Re: [PATCH v4 05/12] x86/mm: add INVLPGB support code

Tom Lendacky <thomas.lendacky@xxxxxxx> · Tue, 14 Jan 2025 10:30:40 -0600

On 1/14/25 09:47, Rik van Riel wrote:
> On Tue, 2025-01-14 at 09:23 -0600, Tom Lendacky wrote:
>> On 1/14/25 09:05, Dave Hansen wrote:
>>> On 1/14/25 06:29, Tom Lendacky wrote:
>>>>> Given the choice between "a bug in the calling code
>>>>> crashes the kernel" and "a bug in the calling code
>>>>> results in a missed TLB flush", I'm guessing the
>>>>> crash is probably better.
>>>> So instead of the negative number protection, shouldn't this just
>>>> use an
>>>> unsigned int for extra_count and panic() if the value is greater
>>>> than
>>>> invlpgb_count_max? The caller has some sort of logic problem and
>>>> it
>>>> could possibly result in missed TLB flushes. Or if a panic() is
>>>> out of
>>>> the question, maybe a WARN() and a full TLB flush to be safe?
>>>
>>> The current implementation will panic in the #GP handler though. It
>>> should be pretty easy to figure out that INVLPGB is involved with
>>> RIP or
>>> the Code: snippet. From there, you'd need to figure out what caused
>>> the #GP.
>>
>> Hmmm, maybe I'm missing something. IIUC, when a negative number is
>> supplied, the extra_count field will be set to 0 (via the max()
>> function) and allow the INVLPGB to continue. 0 is valid in ECX[15:0]
>> and
>> so the instruction won't #GP.
> 
> I added that at the request of somebody else :)
> 
> Let me remove it again, now that we seem to have a
> consensus that a panic is preferable to a wrong
> TLB flush.

I believe the instruction will #GP if any of the ECX[30:16] reserved
bits are non-zero (although the APM doesn't document that), in addition
to ECX[15:0] being greater than allowed. But what if 0x80000000 is
passed in.
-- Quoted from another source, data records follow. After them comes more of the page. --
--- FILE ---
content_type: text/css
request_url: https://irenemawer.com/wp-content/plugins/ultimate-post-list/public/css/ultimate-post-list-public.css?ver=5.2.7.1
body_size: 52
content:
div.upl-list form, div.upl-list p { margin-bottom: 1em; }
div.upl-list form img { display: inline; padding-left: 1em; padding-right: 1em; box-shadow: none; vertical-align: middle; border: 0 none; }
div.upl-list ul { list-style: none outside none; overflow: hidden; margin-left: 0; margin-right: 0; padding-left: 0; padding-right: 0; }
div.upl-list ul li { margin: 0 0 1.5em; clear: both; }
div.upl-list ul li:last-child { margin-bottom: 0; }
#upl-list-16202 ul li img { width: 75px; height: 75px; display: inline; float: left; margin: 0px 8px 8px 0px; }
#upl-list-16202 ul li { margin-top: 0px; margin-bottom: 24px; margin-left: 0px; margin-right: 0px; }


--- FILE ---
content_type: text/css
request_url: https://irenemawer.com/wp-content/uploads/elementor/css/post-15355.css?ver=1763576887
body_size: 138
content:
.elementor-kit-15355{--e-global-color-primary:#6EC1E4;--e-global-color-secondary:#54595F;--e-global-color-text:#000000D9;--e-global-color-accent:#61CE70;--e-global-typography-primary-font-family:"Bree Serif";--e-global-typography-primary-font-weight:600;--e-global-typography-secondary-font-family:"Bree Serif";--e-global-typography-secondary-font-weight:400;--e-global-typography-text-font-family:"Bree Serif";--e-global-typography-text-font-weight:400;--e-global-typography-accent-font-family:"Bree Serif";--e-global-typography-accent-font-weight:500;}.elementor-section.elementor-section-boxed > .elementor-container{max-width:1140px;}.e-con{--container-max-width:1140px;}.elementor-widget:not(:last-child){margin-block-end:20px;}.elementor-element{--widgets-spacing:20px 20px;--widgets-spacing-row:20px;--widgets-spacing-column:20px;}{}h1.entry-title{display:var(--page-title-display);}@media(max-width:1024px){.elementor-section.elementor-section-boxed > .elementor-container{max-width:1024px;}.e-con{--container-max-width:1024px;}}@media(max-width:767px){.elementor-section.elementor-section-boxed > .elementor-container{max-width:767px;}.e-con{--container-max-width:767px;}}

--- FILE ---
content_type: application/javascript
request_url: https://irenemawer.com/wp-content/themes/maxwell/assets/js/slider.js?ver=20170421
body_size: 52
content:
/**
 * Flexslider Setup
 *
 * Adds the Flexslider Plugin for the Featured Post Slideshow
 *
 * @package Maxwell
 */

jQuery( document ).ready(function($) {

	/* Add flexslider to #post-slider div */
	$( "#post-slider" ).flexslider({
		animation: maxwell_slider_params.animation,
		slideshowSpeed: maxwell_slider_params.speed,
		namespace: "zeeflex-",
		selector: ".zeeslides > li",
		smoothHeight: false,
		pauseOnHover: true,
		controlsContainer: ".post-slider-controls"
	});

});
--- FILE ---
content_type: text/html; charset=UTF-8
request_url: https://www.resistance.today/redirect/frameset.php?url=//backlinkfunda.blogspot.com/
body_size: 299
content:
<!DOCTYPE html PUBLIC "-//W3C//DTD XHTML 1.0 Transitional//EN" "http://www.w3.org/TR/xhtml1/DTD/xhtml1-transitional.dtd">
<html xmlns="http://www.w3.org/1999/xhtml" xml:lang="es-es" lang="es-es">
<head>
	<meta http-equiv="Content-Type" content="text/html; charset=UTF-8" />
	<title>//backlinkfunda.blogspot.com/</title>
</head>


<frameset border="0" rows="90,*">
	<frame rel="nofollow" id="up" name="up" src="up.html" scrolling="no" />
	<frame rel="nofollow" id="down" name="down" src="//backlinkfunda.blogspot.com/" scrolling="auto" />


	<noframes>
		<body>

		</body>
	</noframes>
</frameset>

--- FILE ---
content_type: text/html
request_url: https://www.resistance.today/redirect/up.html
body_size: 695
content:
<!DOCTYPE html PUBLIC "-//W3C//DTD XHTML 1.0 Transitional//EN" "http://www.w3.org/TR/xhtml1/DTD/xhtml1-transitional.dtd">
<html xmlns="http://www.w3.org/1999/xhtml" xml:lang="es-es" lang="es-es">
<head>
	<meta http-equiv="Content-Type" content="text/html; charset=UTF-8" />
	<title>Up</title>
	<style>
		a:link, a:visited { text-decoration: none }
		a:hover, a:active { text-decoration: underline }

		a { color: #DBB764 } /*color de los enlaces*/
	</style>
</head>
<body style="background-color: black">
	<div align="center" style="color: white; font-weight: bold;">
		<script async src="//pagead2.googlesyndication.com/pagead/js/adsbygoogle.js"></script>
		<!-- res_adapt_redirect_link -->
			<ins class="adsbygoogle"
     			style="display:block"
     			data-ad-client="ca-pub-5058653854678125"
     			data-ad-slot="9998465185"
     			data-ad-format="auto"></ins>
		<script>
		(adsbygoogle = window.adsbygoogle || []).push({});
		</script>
That would set ECX[31] with a zero count field, which is
valid for the instruction, but the input is obviously bogus.

I think the safest thing to do is make the extra_count parameter an
unsigned int and check if it is greater than invlpgb_count_max. Not sure
what to actually do at that point, though... panic()? WARN() with full
TLB flush?

Thanks,
Tom

>